A maldição de Dédalo ou uma ideia de Europa que chega ao fim
Se fecharmos os muros à nossa volta, ficamos presos do lado de dentro.
A União Europeia está, novamente, em turbilhão. Há um grupo de países que, de pleno direito, quer ter os mesmos direitos que todos os Estados-membros, isto é, quer o direito aos fundos comunitários, o direito à livre circulação dos seus cidadãos, dos seus produtos e dos seus serviços. Quer o direito a votar e a vetar decisões conjuntas. Quer o direito a ser parte de uma União Europeia de vantagens. Este grupo de países tem muito em comum entre si: partilha uma história, um mesmo espaço geográfico, os seus países partilham fronteiras e, nos últimos tempos, partilham ideias. Algumas destas partilhas são desafios para a Europa dos deveres, para a Europa dos valores. Para uma Europa sustentável. Para uma Europa coesa. Para uma Europa de futuro.
Há uma ideia que emerge que, pelo menos a mim, me assusta: a de que há direitos sem deveres e que há “velhos” valores europeus que já não fazem sentido na “nova” Europa. Que há “velhos Estados-membro” que são responsáveis pelas crises atuais e que “novos Estados-membro” são os ideólogos das soluções. O grupo de que vos falo chama-se Grupo de Visegrado e é composto pelos governos/governantes da Hungria, Polónia, República Checa e Eslováquia (não confundir com os povos destes países). A este grupo de 4 juntam-se, por afinidades eletivas, governantes de outros países (a Ucrânia, por exemplo) e têm um potencial de agregar em torno de si ainda outros países das mesmas geografias políticas e sociais.

◆ **Informação fornecida**:
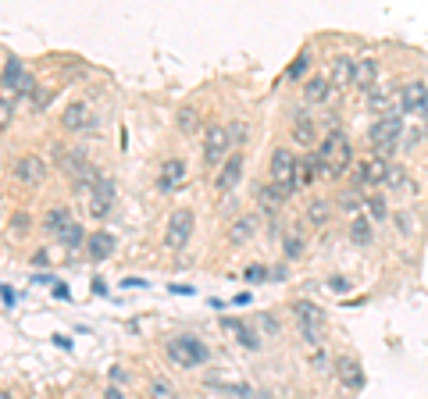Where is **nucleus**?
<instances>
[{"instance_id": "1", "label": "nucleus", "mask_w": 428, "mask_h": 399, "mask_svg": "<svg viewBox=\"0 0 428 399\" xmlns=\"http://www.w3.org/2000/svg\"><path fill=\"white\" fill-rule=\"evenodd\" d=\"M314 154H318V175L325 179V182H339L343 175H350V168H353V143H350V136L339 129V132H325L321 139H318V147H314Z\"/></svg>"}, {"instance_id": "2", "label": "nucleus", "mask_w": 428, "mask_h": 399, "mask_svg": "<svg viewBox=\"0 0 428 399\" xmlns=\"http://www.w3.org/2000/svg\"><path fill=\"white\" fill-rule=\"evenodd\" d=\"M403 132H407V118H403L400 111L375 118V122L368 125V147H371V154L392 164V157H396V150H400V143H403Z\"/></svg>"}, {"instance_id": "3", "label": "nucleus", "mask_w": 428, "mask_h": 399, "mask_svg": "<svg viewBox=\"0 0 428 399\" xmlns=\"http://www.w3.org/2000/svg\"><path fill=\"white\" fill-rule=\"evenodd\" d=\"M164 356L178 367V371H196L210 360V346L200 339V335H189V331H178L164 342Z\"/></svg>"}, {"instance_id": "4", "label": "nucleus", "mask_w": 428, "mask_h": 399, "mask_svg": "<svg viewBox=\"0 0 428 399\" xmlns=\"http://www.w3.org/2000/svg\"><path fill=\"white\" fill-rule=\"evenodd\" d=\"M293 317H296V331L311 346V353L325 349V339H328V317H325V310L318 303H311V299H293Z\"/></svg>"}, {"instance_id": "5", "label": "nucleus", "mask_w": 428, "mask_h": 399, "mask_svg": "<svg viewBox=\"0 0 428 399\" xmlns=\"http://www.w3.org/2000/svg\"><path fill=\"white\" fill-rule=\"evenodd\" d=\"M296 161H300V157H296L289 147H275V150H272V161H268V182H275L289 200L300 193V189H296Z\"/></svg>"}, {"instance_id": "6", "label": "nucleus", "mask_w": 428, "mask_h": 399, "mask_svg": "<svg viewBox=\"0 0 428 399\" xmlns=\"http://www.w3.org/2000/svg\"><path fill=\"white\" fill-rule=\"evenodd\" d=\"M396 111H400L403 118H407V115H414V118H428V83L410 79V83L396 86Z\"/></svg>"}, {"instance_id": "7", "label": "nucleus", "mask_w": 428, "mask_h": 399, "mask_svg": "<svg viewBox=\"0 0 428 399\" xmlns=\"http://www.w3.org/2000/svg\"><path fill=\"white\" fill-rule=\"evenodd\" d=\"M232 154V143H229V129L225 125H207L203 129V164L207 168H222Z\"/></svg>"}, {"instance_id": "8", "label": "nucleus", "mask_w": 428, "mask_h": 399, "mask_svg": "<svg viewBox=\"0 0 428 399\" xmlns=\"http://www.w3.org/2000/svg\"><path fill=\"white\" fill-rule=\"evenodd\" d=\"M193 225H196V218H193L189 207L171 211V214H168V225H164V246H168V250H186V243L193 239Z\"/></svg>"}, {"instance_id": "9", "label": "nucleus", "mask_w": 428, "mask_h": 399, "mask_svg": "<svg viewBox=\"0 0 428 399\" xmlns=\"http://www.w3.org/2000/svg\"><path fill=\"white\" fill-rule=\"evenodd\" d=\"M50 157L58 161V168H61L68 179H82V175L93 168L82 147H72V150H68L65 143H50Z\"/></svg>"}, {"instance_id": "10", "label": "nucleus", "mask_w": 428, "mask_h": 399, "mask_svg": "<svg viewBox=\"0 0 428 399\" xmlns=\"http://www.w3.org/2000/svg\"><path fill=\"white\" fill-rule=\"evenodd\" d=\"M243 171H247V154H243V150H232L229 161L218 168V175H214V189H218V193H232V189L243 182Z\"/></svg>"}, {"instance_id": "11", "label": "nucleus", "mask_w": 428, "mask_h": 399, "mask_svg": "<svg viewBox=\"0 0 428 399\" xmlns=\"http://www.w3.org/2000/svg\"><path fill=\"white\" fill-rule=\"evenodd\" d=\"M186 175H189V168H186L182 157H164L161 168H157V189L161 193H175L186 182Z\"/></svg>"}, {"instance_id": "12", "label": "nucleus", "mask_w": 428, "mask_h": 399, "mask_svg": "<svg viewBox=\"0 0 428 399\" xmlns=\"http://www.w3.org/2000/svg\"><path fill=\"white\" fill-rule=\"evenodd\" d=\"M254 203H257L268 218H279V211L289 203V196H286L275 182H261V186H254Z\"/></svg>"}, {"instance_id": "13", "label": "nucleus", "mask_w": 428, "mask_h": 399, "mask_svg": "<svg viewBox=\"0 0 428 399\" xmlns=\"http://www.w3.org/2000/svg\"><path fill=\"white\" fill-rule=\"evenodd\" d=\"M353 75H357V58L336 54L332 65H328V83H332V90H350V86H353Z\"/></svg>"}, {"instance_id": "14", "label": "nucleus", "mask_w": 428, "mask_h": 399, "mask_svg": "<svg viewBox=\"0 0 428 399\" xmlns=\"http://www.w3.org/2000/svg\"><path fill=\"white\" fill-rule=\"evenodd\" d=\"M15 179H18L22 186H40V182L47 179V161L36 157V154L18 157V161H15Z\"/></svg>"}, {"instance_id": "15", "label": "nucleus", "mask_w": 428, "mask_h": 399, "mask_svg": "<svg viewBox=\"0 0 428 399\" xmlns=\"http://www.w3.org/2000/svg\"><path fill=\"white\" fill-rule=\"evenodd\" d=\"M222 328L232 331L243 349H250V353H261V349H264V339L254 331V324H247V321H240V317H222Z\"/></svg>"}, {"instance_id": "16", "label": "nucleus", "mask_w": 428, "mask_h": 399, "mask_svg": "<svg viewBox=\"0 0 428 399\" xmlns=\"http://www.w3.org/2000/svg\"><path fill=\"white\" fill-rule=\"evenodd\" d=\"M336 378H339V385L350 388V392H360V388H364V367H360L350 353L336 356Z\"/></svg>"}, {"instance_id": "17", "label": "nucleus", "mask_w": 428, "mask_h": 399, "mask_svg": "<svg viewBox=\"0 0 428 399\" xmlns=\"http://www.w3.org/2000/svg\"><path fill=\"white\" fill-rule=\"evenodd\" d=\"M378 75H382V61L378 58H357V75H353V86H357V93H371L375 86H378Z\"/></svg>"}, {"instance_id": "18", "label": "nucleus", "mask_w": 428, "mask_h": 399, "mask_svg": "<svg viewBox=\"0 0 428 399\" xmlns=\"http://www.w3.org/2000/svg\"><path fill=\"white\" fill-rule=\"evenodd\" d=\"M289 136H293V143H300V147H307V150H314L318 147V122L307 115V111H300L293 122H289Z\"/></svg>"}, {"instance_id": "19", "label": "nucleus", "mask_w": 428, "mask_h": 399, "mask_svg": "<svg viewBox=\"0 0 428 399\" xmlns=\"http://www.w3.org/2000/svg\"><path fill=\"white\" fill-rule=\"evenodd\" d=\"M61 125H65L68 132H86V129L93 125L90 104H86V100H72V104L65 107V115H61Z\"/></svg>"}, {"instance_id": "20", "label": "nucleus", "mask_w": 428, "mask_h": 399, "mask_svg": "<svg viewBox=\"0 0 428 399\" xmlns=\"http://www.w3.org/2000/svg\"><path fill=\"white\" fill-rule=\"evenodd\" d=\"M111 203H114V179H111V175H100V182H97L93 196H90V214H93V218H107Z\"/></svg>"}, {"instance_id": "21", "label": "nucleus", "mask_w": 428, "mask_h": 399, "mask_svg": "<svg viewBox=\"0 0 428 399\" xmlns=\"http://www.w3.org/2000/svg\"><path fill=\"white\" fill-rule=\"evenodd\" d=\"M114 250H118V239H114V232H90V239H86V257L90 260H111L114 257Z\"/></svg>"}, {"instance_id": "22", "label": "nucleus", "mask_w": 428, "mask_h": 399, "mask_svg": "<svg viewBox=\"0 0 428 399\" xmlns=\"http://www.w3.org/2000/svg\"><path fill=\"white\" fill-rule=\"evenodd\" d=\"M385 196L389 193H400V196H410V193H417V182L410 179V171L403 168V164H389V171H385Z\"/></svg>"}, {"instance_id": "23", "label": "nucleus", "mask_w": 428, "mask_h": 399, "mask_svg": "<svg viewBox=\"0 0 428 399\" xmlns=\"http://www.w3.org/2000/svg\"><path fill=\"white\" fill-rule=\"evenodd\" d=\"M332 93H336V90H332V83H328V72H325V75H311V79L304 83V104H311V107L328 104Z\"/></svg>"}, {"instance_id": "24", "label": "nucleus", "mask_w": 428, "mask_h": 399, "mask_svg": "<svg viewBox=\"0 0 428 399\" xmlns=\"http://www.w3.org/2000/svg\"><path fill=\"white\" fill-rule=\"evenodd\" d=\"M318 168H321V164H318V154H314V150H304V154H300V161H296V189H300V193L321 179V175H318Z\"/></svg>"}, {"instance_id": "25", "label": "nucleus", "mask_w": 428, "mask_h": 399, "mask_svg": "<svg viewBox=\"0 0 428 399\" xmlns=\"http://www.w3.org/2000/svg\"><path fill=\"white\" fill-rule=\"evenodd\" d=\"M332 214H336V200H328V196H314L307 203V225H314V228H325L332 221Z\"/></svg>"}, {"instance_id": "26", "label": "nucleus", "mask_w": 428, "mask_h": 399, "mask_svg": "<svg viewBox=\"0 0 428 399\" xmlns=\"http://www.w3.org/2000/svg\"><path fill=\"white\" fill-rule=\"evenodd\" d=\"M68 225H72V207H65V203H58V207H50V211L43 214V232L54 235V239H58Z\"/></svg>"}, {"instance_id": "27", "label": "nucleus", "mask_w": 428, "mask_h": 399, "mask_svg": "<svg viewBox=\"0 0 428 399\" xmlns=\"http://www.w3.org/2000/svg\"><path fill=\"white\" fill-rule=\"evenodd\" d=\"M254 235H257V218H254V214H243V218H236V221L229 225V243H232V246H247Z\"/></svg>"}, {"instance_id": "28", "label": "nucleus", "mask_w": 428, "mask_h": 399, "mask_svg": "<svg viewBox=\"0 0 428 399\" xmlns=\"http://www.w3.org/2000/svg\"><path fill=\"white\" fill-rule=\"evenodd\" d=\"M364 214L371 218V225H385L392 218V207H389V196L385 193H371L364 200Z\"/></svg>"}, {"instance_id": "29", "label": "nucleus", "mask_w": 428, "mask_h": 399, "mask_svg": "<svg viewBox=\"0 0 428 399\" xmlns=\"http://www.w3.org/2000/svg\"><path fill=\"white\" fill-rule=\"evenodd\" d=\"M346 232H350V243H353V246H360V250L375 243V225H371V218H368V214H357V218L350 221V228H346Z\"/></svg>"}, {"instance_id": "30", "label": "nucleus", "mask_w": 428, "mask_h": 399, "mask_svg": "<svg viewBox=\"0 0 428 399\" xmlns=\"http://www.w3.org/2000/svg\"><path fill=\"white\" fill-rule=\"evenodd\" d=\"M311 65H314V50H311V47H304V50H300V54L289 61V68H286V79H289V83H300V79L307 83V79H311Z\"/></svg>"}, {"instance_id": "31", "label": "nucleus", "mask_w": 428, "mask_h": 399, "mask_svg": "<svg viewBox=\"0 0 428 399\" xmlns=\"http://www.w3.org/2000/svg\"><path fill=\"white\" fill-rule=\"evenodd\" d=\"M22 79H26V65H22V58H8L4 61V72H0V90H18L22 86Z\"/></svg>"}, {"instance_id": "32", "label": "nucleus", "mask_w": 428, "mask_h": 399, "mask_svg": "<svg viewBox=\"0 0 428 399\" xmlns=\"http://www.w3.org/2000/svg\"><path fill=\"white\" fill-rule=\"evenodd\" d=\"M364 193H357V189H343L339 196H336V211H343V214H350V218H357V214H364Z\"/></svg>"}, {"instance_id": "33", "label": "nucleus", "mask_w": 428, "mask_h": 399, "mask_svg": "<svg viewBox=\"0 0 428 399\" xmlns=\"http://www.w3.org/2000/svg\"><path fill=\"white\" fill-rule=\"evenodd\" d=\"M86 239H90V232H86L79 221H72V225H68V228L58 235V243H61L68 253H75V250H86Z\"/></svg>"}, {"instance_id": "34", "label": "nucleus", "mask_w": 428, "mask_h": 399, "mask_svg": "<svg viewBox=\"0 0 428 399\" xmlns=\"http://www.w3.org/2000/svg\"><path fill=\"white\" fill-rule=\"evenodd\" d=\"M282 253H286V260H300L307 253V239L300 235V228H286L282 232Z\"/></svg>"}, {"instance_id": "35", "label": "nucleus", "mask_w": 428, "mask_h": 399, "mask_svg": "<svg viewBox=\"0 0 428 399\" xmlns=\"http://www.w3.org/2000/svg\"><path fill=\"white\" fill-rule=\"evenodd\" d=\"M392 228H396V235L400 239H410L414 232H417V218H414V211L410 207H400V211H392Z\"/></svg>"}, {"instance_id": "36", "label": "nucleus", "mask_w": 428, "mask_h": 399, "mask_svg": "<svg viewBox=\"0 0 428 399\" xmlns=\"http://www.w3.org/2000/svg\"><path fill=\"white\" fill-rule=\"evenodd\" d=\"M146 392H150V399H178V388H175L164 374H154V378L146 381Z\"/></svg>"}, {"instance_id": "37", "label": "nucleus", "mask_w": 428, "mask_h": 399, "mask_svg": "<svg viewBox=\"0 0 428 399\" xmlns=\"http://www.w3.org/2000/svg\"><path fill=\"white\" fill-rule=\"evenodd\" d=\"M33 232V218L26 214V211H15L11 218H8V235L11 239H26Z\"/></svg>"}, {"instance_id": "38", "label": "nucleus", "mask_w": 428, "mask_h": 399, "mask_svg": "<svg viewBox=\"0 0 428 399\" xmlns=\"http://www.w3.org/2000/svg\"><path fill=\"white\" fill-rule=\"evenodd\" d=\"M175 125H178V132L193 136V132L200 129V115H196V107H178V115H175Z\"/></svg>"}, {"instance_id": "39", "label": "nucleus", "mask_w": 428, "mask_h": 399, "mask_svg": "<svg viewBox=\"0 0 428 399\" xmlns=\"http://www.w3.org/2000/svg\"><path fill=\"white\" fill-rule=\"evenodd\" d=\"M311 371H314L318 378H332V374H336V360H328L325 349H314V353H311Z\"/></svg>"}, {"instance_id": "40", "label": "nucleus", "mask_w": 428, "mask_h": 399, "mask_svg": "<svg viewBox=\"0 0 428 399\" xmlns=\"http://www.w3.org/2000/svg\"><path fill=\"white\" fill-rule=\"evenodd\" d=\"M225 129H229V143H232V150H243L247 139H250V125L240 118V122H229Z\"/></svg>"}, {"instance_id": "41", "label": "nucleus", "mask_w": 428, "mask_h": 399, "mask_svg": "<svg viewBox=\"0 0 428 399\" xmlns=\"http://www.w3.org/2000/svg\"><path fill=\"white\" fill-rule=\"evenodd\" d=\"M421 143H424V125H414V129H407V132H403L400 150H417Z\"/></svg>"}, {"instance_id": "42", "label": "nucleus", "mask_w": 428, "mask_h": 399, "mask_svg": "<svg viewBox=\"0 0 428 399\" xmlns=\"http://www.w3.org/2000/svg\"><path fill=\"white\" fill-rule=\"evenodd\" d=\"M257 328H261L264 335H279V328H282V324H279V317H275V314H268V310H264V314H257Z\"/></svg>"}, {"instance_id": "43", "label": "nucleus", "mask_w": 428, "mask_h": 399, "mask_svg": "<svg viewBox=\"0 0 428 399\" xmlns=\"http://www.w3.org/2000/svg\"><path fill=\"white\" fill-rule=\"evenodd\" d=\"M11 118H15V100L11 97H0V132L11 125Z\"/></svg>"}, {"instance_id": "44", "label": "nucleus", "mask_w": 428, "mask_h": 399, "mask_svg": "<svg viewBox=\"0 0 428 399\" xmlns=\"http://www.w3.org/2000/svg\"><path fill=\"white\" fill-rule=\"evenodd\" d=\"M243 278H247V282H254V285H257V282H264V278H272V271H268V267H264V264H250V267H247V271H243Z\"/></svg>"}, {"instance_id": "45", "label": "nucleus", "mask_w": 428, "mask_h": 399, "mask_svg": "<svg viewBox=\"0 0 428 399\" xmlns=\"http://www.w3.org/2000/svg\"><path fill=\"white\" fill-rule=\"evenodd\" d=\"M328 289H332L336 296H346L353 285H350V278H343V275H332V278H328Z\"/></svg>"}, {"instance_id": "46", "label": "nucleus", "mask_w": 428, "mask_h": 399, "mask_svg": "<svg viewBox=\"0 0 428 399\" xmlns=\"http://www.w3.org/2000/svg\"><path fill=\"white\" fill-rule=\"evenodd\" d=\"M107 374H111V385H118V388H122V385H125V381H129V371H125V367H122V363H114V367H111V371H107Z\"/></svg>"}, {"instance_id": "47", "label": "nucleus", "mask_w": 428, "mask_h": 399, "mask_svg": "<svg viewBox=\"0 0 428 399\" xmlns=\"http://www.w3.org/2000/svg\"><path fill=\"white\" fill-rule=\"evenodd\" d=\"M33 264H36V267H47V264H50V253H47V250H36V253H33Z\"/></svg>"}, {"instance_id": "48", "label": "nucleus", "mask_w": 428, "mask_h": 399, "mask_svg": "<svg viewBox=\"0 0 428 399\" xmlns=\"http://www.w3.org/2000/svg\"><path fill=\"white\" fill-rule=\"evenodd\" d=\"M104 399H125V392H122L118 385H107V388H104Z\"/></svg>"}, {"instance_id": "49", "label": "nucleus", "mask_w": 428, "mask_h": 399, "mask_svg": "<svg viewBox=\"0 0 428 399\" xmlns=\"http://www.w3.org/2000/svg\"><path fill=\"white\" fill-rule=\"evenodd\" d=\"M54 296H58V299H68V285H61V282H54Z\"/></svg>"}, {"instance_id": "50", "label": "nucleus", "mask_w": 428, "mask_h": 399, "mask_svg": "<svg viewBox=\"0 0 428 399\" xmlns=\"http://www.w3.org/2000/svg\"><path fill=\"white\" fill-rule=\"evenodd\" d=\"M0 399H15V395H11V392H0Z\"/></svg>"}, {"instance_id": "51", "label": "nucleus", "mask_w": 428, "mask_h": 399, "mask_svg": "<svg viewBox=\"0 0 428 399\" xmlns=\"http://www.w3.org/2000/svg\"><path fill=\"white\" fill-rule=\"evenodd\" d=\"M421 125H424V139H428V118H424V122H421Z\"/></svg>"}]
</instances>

◆ **Instrução A**: Traduza para inglês a seguinte frase do texto sobre a União Europeia: "Se fecharmos os muros à nossa volta, ficamos presos do lado de dentro."
◆ **Instrução B**: Reproduza, tal como consta do texto sobre a União Europeia, o trecho compreendido entre "A maldição de" e "Europa de futuro.", ambos incluídos.
O material acima dispensa-se para o que aqui se pede.

◆ **Resposta completa A**: If we close the walls around us, we end up trapped on the inside.

◆ **Resposta completa B**:
A maldição de Dédalo ou uma ideia de Europa que chega ao fim
Se fecharmos os muros à nossa volta, ficamos presos do lado de dentro.
A União Europeia está, novamente, em turbilhão. Há um grupo de países que, de pleno direito, quer ter os mesmos direitos que todos os Estados-membros, isto é, quer o direito aos fundos comunitários, o direito à livre circulação dos seus cidadãos, dos seus produtos e dos seus serviços. Quer o direito a votar e a vetar decisões conjuntas. Quer o direito a ser parte de uma União Europeia de vantagens. Este grupo de países tem muito em comum entre si: partilha uma história, um mesmo espaço geográfico, os seus países partilham fronteiras e, nos últimos tempos, partilham ideias. Algumas destas partilhas são desafios para a Europa dos deveres, para a Europa dos valores. Para uma Europa sustentável. Para uma Europa coesa. Para uma Europa de futuro.